Impact on existing functionality

To properly support this extension, implementations will need to:

• Allow upload/download of opaque binary data in the /data section of the dataset
• Update ingest procedure to ensure referrential integrity - that hashes that appear in such columns have corresponding data objects uploaded
• Update compaction procedures to combine linked object summaries
• Update smart and simple transfer protocols with an additional stage that download/uploads the external data chunks.
• Update dataset data size summaries to separately mention the number of linked objects and their total size.

Compatibility

The change is backwards and forwards compatible in a sense that introduction of the new logical type and extending the AddData event will not break old clients - they will be able to work with updated datasets, although they will not transport the external objects along with them.

Drawbacks

Rationale and alternatives

Rejected: Linking binaries via metadata chain

Initial idea was to introduce a special event or to extend AddData to allow linking the binaries. This would allow to identify which binaries are linked to the dataset using only the metadata chain.

This however introduces many problems:

• Duplication of information between metadata and data chunks
• Having two “sources of truth” that opens up avenue for dangling references
• Issue of compact storage - metadata was not meant to store a lot of information, but this opens up possibility for it to have millions of linked object entries.

We rejected this path in favor of storing links only in data chunks, even though it also has drawbacks:

• We now need to read the data chunks in order to see all linked objects complicates the process of scanning

Prior art

Unresolved questions

Linked objects in derivative datasets

It’s not clear how linked objects should be treated in derivative datasets. We may want to at least support plain propagation of ObjectLink columns. In this case we likely want to reuse the data objects from the input datasets instead of duplicating it to derivative dataset. This entails cross-dataset content links which may complicate size computation and grabage collection.

Future possibilities

External storage support

While the initial implementation aims to store large files as part of the dataset itself, we can extend this mechanism in future to support external storages for large objects.

Ideally the choice of storage could vary and be selected on per-node basis, e.g. one node may keep all data together, while another keep objects in a separate cheaper bucket. This means configuration of where liked objects are stored should be separate from ObjectLink column definition.

IPFS case is tricky as CID != hash of data - it can vary due to slicing settings. We likely want to store reference that represent content hash independent of the physical file layout of the object, which will require additional layer of mapping between hash references and CIDs.

Accounting for duplicates in size calculation

We chose to populate metadata with sizeNaive as we don’t want to require deduplication of references. Deduplication across the whole dataset would involve complex queries that span multiple data chunks which is impractical during ingest stage.

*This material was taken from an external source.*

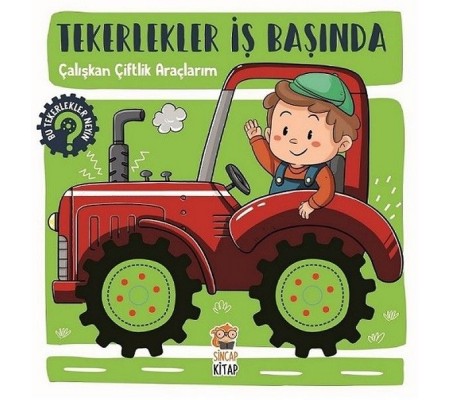 Tekerlekler İş Başında - Çalışkan Çiftlik Araçlarım Tekerlekler İş Başında - Çalışkan Çiftlik Araçlarım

We cannot rely on checking if object store previously contained referenced object during the upload, as this would require complex accumulation of state during the uploads and passing it to ingest. It still would likely to be incorrect in presence of different merge strategies, retractions, compactions, and purging of history.

Even if we performed full deduplication within a dataset during every ingest, depending on the storage used by a node additional deduplication may happen on the storage level (e.g. across multiple datasets), so the size calculation may still over-estimate the footprint.

We therefore decide to keep “naive” size counting as a very rough estimate and leave it up to individual node implementations to perform exact size calculations, e.g. in a heavy background process, if desired.